Background: Global gene expression analysis is proving to be an important means of assessing human tumors and may identify key components of carcinogenesis or clinical prognosis. This technique has been successfully applied to head and neck squamous cell carcinoma (HNSCC) and thyroid carcinomas; however, little has been done to evaluate premalignant states.
Methods: Human buccal mucosal cells were sampled from smokers and nonsmokers using a noninvasive brush technique. The method was validated by assessing the quantity and quality of RNA obtained. The purified RNA was then assayed using cDNA microarrays containing 27,323 cDNA clones to examine the buccal mucosa in these patients for differences in gene expression patterns. Using unsupervised and supervised hierarchical clustering methods, we developed a gene profile signature for an initial training set of smokers and nonsmokers and then used this to predict smoking status in a subsequent test set of subjects. Selected genes were then cross-referenced with previously published gene sets found in HNSCC identified by our group.

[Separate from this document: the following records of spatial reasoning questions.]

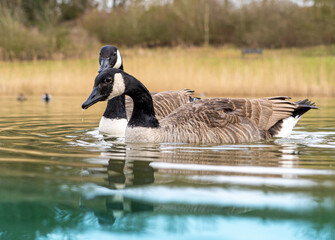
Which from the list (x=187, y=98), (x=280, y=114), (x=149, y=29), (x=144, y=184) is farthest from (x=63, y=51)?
(x=144, y=184)

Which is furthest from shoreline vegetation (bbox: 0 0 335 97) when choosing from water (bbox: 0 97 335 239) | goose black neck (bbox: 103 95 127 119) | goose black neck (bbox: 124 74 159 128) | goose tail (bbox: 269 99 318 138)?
water (bbox: 0 97 335 239)

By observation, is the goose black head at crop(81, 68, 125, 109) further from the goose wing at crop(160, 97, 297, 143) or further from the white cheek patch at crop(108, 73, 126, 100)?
the goose wing at crop(160, 97, 297, 143)

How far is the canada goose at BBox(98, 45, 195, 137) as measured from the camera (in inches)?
356

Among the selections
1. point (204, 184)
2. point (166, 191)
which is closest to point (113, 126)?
point (204, 184)

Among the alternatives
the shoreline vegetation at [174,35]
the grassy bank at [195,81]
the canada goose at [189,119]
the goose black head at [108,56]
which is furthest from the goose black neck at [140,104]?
the shoreline vegetation at [174,35]

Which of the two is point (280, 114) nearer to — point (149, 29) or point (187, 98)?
point (187, 98)

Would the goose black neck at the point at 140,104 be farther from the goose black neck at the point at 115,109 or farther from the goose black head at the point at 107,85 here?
the goose black neck at the point at 115,109

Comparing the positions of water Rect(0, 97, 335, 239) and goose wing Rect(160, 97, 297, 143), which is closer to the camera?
water Rect(0, 97, 335, 239)

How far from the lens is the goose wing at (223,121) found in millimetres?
7203

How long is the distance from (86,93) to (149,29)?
2569 cm

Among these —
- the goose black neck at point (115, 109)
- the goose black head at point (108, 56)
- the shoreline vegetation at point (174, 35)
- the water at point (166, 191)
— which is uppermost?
the shoreline vegetation at point (174, 35)

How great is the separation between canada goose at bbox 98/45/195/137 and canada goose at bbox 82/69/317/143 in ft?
5.20

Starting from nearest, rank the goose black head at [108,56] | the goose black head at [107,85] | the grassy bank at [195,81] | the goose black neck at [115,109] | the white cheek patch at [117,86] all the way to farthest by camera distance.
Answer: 1. the goose black head at [107,85]
2. the white cheek patch at [117,86]
3. the goose black neck at [115,109]
4. the goose black head at [108,56]
5. the grassy bank at [195,81]

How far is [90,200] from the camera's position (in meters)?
3.81
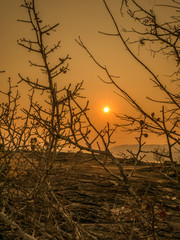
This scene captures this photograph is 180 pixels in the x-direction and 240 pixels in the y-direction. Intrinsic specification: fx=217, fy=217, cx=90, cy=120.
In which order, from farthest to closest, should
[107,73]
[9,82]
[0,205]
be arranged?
[0,205], [9,82], [107,73]

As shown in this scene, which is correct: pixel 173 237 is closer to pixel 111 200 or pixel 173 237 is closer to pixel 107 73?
pixel 111 200

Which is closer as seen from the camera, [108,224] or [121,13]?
[121,13]

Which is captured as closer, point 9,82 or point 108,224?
point 9,82

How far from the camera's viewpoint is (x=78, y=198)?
6.46 metres

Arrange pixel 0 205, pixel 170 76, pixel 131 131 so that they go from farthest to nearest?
pixel 0 205, pixel 170 76, pixel 131 131

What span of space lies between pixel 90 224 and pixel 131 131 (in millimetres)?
3390

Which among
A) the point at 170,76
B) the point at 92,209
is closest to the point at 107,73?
the point at 170,76

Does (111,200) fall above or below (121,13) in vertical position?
below

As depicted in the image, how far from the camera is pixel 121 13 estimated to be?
2016 mm

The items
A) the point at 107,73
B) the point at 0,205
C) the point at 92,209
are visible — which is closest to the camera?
the point at 107,73

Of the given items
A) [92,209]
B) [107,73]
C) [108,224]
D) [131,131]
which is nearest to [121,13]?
[107,73]

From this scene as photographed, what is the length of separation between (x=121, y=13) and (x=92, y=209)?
4.82 metres

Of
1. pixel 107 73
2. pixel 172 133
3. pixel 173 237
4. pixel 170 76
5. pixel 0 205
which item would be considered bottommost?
pixel 173 237

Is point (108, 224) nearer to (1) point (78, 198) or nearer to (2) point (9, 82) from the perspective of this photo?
(1) point (78, 198)
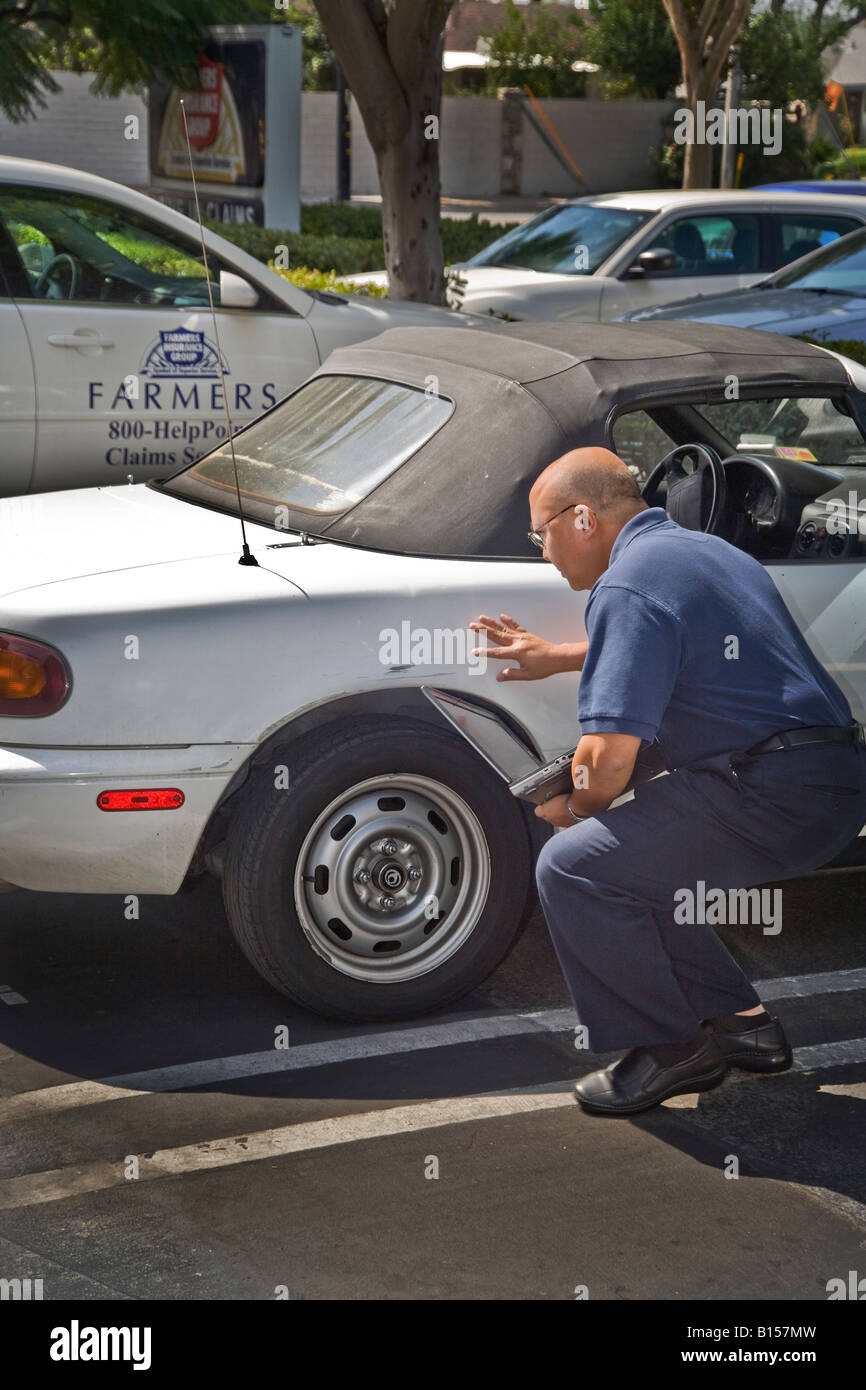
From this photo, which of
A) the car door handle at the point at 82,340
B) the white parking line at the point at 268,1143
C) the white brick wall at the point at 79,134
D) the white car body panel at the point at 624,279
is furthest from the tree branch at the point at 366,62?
the white brick wall at the point at 79,134

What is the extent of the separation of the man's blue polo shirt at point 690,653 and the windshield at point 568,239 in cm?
911

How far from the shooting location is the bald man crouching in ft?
11.8

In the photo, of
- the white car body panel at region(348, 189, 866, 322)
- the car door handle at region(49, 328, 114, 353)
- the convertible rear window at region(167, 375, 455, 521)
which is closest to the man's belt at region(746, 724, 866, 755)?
the convertible rear window at region(167, 375, 455, 521)

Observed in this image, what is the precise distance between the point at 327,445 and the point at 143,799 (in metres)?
1.27

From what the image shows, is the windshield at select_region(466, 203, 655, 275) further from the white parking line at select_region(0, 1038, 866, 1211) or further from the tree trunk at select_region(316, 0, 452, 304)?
the white parking line at select_region(0, 1038, 866, 1211)

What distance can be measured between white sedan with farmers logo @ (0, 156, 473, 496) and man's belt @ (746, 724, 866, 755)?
15.2ft

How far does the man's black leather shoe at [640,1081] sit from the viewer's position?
385cm

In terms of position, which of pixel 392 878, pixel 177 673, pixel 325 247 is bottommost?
pixel 392 878

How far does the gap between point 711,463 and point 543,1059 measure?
1542mm

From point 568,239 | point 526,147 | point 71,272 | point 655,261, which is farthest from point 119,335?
point 526,147

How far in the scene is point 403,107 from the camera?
1027 cm

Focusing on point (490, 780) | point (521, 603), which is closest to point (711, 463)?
point (521, 603)

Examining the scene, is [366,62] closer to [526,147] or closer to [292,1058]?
[292,1058]

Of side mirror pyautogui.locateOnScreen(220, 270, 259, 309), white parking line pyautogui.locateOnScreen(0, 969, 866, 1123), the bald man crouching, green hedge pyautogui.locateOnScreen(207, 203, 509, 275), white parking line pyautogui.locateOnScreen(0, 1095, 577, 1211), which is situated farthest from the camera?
green hedge pyautogui.locateOnScreen(207, 203, 509, 275)
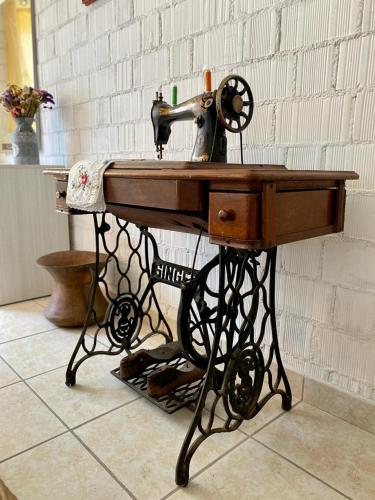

Results: Nineteen subjects were used in this pilot analysis, 9 smokers and 10 nonsmokers. Smoking among the study group ranged from 1 to 60 pack years. RNA purified from buccal mucosal brushing demonstrated a high degree of similarity in gene expression profiles among independent samples. Through the application of supervised clustering techniques, we were able to identify 113 genes whose expression differed significantly between samples from smokers and nonsmokers (t test, P < .001). This expression signature was able to accurately predict who within the second set of subjects were smokers, with the exception of one person who had a minimal tobacco history and clustered with the nonsmokers. Cross-referencing data with that found in HNSCC, we were able to identify a tumor suppressor gene involved in the c-myc pathway (Mxi1) that was similarly under-expressed in smokers and cancer patients with progressive disease.
Conclusions: Although the sample size was small in this preliminary dataset, our analysis revealed several groups of genes that were either over- or under-expressed in the smokers and which could be used to predict smoking exposure. Many of these represent genes of possible interest as early molecular markers for head and neck carcinogenesis.